» WRITTEN PROBLEM 1
In the text on the Logica integration, what new figure was the annual cost synergy target raised to?

In summary, we entered fiscal 2013 in a position of strength operationally and financially, enabling us to focus on the year's #1 operational priority, which is the successful integration of Logica. With respect to Logica, let me begin by reinforcing our commitment to realize significant shareholder value arising from our merger, which was effective 20 of August, 2012. After 100 days of operations, we can confirm that the strategic, operational and financial fit anticipated in the transaction. We can also confirm that we're aggressively adjusting the cost base to reduce overheads and increase our competitiveness, while transforming the business into the CGI performance-based operation model. Against this standard, we have made significant progress and are on track to realize our commitment to deliver an EPS accretion rate in the range of 25% to 30% in fiscal 2013 before acquisition-related and integration cost. We've also adjusted our cost synergy target up from $200 million to $300 million in annual savings. The cost to achieve these synergies is also revised from $265 million to approximately $400 million over the 3-year integration period.

During the quarter, we provisioned $98 million in severances, the benefits of which will be gradually visible throughout the year. Our integration plan envisions approximately 75% of these cost synergies being people-related, with the remaining 25% associated with real estate and other cost management initiatives. This adjustment reflects not only our current view of synergy operations, our opportunities, but also market conditions and planned run-offs of low- or no-margin contracts as we continue to focus on generating high-quality recurring revenue. We continue to have the financial flexibility to go deeper, as we uncover additional synergy opportunities or if market conditions require us to do so. From an operational perspective and in line with our business model, we have organized into 7 strategic business units, led by 7 strong experienced leaders, who have the full accountability for the success of their operations. This includes business development, service delivery, client and member satisfaction, and of course, bottom line financial results.

Together, we have built a fiscal 2013 business plan, which incorporates our integration milestones and our EPS accretion goals. In fiscal 2013, we'll begin reporting our financial results against these 7 strategic business units. We've also taken our case for the need of change directly to the leaders and the employees, having trained over 1,000 former Logica leaders on the CGI model, while interacting with some 29,000 employees through our European and Asia-Pac annual tour, which was held in November. In addition, I've had direct, open and productive communication with the work council leaders. Employee feedback is positive, and engagement towards our operation model is high. Everyone wants to win. As with every acquisition, the overarching principle guiding the integration is that our client needs comes first. We're moving quickly and decisively to reassure existing clients and potential clients by rapidly scheduling VIP meetings to ensure they are fully exposed to the expanded breadth and depth of our new global capabilities. The response from clients continues to be very positive.

» SUPPLIED RECORDS
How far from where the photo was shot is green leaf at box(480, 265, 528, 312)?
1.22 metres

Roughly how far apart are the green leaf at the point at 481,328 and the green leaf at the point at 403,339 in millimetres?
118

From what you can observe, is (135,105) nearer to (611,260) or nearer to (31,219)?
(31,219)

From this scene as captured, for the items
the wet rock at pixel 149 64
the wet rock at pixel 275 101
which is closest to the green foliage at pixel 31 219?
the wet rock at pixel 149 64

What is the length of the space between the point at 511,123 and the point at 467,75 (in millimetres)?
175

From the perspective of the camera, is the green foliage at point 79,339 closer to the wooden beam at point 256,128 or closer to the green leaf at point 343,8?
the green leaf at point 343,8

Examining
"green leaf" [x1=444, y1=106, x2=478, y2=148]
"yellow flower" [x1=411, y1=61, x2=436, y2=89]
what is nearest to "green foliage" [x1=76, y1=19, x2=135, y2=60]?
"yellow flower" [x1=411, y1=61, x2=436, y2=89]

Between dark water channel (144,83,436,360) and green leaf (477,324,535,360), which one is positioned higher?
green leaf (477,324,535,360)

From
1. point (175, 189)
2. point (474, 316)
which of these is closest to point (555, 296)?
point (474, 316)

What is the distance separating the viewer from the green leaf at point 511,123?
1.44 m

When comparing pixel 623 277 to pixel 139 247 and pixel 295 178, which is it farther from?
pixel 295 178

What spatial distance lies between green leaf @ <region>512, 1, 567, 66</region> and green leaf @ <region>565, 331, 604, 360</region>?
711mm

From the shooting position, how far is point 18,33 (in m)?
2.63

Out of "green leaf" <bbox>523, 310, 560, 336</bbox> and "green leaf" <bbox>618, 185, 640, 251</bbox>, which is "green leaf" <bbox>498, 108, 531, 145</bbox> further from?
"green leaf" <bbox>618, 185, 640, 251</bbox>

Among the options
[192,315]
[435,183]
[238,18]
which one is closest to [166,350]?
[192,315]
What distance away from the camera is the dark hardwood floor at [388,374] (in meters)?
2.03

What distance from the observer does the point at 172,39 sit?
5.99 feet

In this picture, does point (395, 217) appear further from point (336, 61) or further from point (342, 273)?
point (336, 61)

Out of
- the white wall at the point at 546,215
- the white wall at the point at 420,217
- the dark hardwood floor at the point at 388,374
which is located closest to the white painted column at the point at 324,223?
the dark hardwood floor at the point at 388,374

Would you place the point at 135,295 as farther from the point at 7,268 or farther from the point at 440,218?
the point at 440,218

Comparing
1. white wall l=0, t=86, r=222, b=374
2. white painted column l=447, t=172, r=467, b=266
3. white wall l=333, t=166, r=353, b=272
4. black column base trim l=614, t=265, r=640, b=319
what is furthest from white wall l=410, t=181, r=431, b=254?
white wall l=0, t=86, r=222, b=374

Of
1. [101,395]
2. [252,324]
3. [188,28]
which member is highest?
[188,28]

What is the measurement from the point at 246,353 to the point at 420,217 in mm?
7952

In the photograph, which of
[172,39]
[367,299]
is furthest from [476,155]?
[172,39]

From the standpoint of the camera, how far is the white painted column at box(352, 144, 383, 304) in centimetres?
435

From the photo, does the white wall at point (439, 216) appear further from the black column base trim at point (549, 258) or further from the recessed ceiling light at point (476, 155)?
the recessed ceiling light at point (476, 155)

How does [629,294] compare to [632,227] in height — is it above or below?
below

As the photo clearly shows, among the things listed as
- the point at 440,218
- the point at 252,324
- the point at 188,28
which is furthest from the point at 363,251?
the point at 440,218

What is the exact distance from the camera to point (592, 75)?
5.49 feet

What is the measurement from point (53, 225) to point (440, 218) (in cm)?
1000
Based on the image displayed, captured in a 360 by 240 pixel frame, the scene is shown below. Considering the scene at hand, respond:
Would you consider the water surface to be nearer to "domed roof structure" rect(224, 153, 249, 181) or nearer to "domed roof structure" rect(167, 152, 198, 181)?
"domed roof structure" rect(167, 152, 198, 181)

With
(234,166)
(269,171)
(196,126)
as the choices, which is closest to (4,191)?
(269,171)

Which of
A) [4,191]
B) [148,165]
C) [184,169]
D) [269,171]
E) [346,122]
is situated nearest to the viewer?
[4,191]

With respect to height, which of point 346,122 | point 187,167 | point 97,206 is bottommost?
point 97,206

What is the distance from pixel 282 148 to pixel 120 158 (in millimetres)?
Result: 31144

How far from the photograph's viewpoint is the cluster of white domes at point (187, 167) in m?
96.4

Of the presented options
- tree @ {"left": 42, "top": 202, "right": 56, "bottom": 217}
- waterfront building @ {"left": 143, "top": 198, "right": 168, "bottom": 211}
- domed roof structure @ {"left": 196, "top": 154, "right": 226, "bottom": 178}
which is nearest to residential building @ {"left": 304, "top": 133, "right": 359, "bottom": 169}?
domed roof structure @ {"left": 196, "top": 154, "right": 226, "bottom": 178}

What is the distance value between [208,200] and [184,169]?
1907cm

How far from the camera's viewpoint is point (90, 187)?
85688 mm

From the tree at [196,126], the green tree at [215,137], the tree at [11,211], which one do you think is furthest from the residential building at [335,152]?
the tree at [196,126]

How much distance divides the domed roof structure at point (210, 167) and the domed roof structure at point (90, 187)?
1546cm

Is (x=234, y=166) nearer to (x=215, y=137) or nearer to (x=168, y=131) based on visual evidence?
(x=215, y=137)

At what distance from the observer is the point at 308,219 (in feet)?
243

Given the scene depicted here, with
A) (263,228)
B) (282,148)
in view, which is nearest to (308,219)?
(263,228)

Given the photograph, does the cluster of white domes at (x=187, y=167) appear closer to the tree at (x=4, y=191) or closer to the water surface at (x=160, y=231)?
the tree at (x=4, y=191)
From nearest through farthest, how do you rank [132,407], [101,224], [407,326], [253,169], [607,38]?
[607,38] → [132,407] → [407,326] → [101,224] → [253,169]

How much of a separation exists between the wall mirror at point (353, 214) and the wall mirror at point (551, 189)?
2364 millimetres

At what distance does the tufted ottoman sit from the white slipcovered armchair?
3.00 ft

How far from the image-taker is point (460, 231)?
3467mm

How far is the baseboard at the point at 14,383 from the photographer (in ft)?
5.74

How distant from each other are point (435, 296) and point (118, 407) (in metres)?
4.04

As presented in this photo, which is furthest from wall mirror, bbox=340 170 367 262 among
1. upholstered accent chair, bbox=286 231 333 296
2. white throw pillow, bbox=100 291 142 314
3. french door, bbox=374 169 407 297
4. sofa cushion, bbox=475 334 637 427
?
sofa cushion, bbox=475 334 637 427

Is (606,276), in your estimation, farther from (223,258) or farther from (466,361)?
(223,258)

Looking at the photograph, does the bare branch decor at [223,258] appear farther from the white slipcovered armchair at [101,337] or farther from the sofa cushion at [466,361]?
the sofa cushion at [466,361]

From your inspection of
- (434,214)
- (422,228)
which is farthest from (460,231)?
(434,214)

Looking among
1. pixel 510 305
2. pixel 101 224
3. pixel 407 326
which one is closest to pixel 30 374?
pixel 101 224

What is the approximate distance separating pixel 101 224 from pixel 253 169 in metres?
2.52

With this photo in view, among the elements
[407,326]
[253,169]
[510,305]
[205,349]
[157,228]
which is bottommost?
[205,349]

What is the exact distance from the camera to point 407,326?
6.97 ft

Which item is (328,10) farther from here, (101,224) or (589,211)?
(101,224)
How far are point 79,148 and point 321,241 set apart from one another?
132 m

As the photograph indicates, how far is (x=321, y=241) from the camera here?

» WRITTEN PROBLEM 2
Show every line of the rows that contains the word "cluster".

» EXERCISE SOLUTION 1
$300 million in annual savings.

» EXERCISE SOLUTION 2
How far from the photograph's viewpoint is the cluster of white domes at point (187, 167) in m?
Given the photograph, does the cluster of white domes at (x=187, y=167) appear closer to the tree at (x=4, y=191) or closer to the water surface at (x=160, y=231)?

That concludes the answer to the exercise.